Não está tanto em causa a eventual necessidade de redefinição das formas de “chegar” à população em geral, está em causa, isso sim, a dignidade formal que terá sempre de estar subjacente a essas formas e a garantia da universalidade das mesmas.
A não ser assim estaremos perante uma redução do próprio conceito de “democracia participativa” a que apenas poderá aceder quem disponha dos meios para tal, em prejuízo da necessária pluralidade.
A “qualidade” de qualquer democracia desenvolve-se para capacidade de criar condições para que todos nela participem sem restrições.
A “democracia das redes” é uma ilusão de democracia porque tem associada uma ilusão de pluralidade, em que a difusão das notícias surge de forma diferida através dos canais de notícias que tornam público aquilo que inicialmente foi dado a conhecer apenas a alguns, e quando tal acontece será necessariamente objecto de trabalho jornalístico com maior ou menor rigor.
Por outro lado tem-se verificado que o teor das comunicações efectuadas através das redes sociais confunde-se, não raras vezes, com uma forma indisfarçada de transmissão de mensagens mais facilmente assimiláveis com opiniões de natureza pessoal do que com o suposto carácter oficial das mesmas.
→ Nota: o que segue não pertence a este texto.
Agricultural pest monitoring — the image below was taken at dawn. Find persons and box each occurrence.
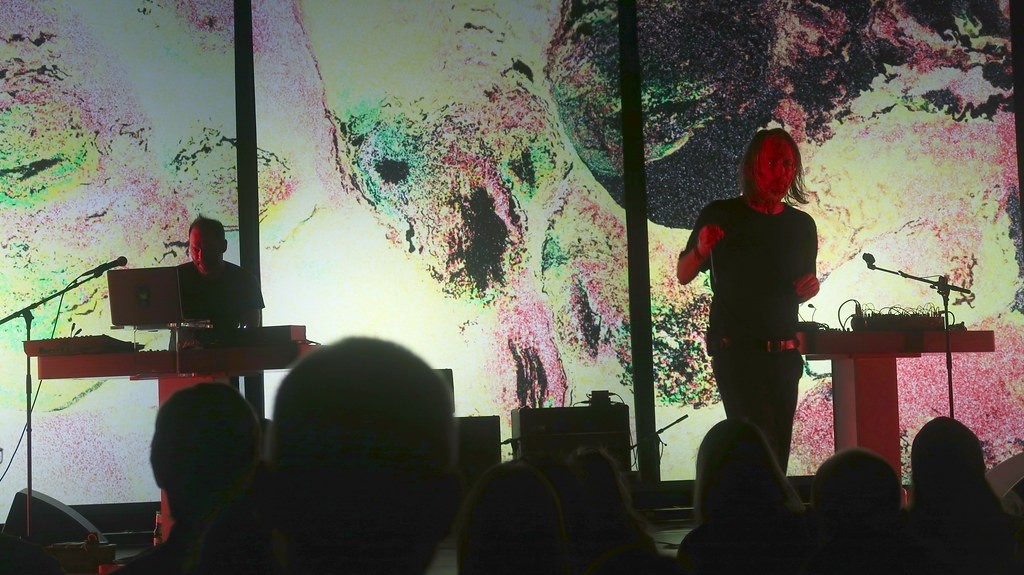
[83,338,1024,575]
[677,127,819,478]
[167,213,262,351]
[675,415,813,575]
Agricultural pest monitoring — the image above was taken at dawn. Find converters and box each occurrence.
[588,390,610,406]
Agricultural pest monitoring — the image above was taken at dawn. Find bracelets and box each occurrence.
[692,244,704,262]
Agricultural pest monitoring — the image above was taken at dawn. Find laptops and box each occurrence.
[106,267,201,325]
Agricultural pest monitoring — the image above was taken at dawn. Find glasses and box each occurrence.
[757,159,798,172]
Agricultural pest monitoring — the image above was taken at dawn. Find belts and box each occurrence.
[749,340,798,355]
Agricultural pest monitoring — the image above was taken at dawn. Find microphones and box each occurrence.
[81,256,127,276]
[808,304,816,322]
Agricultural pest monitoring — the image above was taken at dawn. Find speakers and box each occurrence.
[511,407,631,471]
[984,451,1024,518]
[0,488,108,548]
[452,415,501,470]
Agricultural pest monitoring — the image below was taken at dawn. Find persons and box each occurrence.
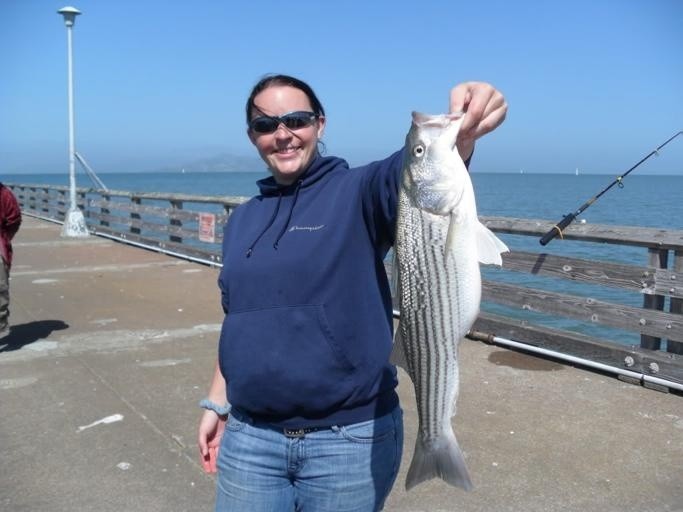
[198,76,509,512]
[0,182,21,352]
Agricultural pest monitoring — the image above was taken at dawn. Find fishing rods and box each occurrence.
[539,132,683,245]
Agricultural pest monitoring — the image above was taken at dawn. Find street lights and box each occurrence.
[57,7,82,209]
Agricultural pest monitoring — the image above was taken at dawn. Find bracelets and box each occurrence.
[199,399,232,416]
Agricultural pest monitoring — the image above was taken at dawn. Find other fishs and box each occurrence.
[387,109,512,494]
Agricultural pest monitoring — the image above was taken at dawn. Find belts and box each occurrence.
[281,425,316,438]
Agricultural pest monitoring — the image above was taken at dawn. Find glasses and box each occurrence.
[249,111,321,133]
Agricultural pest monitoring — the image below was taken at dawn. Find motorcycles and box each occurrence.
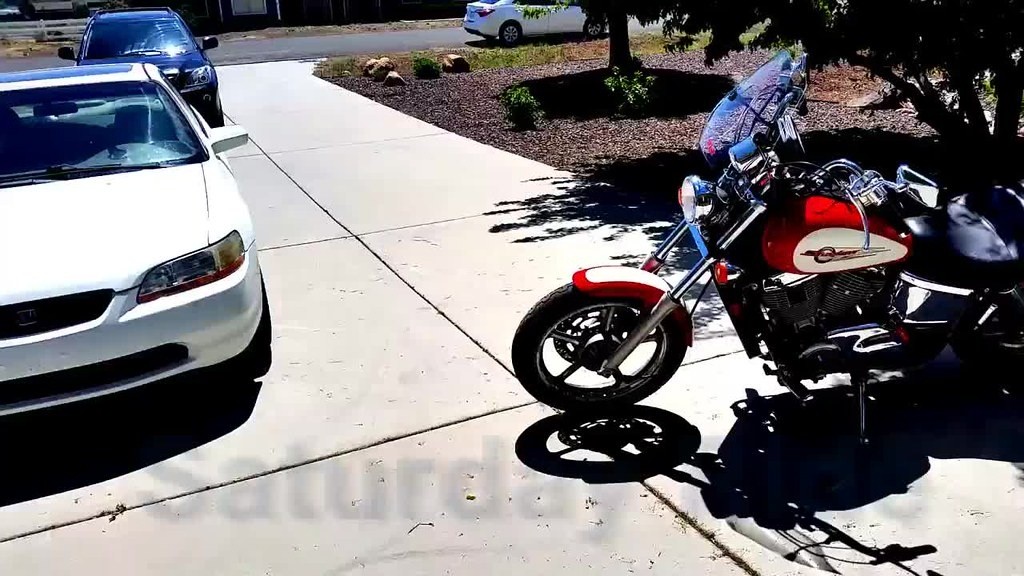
[512,45,1024,449]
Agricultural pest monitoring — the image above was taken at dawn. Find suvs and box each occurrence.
[58,6,224,129]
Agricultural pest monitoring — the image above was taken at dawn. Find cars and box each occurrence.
[1,61,272,433]
[463,0,608,49]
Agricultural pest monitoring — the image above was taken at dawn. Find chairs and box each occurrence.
[110,104,166,151]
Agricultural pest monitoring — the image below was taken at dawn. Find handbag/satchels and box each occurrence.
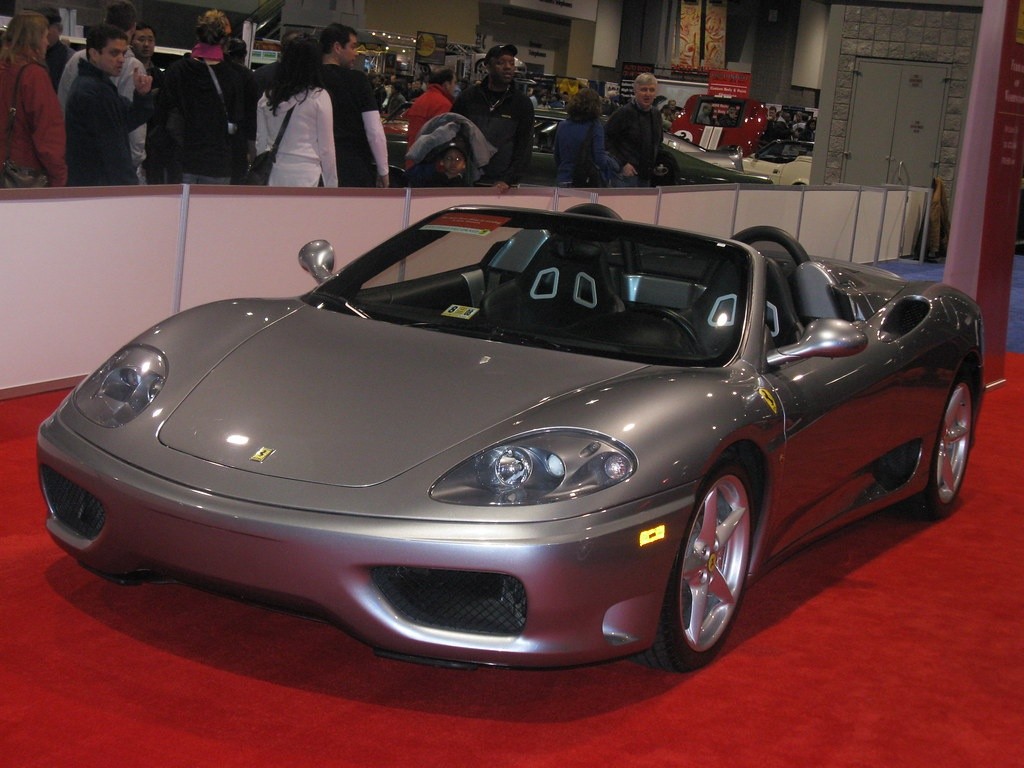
[243,151,276,185]
[1,160,48,188]
[573,120,596,175]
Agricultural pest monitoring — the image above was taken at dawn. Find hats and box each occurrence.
[484,43,517,66]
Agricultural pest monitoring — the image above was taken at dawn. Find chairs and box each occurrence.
[516,203,632,317]
[669,257,799,350]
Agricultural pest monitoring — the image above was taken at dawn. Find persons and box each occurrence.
[0,11,68,189]
[603,73,667,188]
[319,22,389,189]
[367,71,484,116]
[162,10,254,187]
[554,88,612,187]
[528,83,626,117]
[31,2,389,186]
[403,135,474,190]
[65,24,154,188]
[255,36,338,187]
[659,100,741,136]
[405,69,458,175]
[450,44,534,190]
[764,106,816,144]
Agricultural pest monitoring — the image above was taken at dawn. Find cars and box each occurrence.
[378,95,814,187]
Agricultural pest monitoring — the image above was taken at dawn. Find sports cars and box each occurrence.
[36,200,988,674]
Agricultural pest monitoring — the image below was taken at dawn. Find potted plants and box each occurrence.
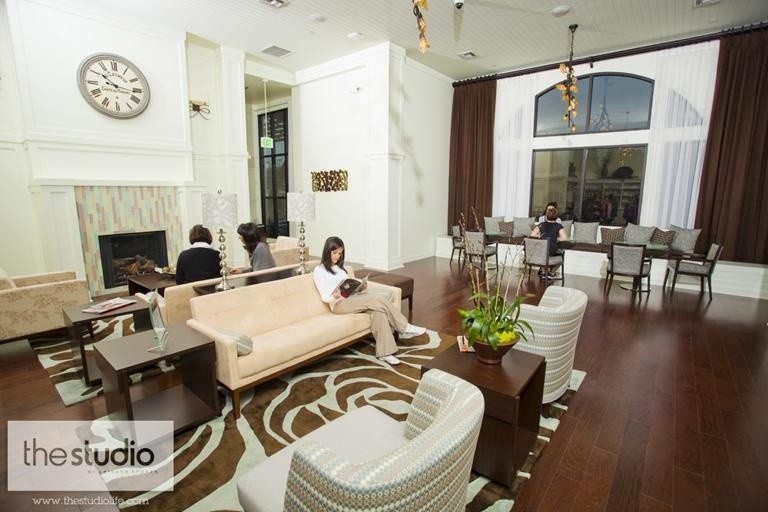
[454,205,545,362]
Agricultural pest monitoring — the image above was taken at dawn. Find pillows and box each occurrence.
[214,327,256,357]
[363,282,395,303]
[482,215,703,255]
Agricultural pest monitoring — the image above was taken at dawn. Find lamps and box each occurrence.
[286,189,315,275]
[200,187,238,290]
[591,76,612,132]
[615,111,633,167]
[555,23,582,133]
[408,0,433,54]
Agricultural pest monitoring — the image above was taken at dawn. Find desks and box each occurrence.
[421,340,546,490]
[93,324,223,452]
[62,293,151,387]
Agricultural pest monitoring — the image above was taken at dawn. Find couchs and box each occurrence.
[147,258,322,351]
[184,265,403,421]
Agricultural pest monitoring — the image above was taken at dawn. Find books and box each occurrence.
[331,271,371,299]
[457,335,475,353]
[80,296,138,315]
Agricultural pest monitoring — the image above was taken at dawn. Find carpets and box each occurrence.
[26,295,183,408]
[75,324,588,512]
Esta conflitualidade explícita entre a esfera da opinião pessoal e a opinião oficial cria uma nebulosidade insanável relativamente ao formalismo que deve nortear o carácter oficial da informação que é transmitida pelos órgãos de soberania e dos detentores de cargos públicos.
O uso generalizado de uma linguagem do tipo “sms” ou “tweet” até poderá ter subjacente a facilidade da sua transmissão, mas em caso algum a sua real compreensão. Assim vão as cousas.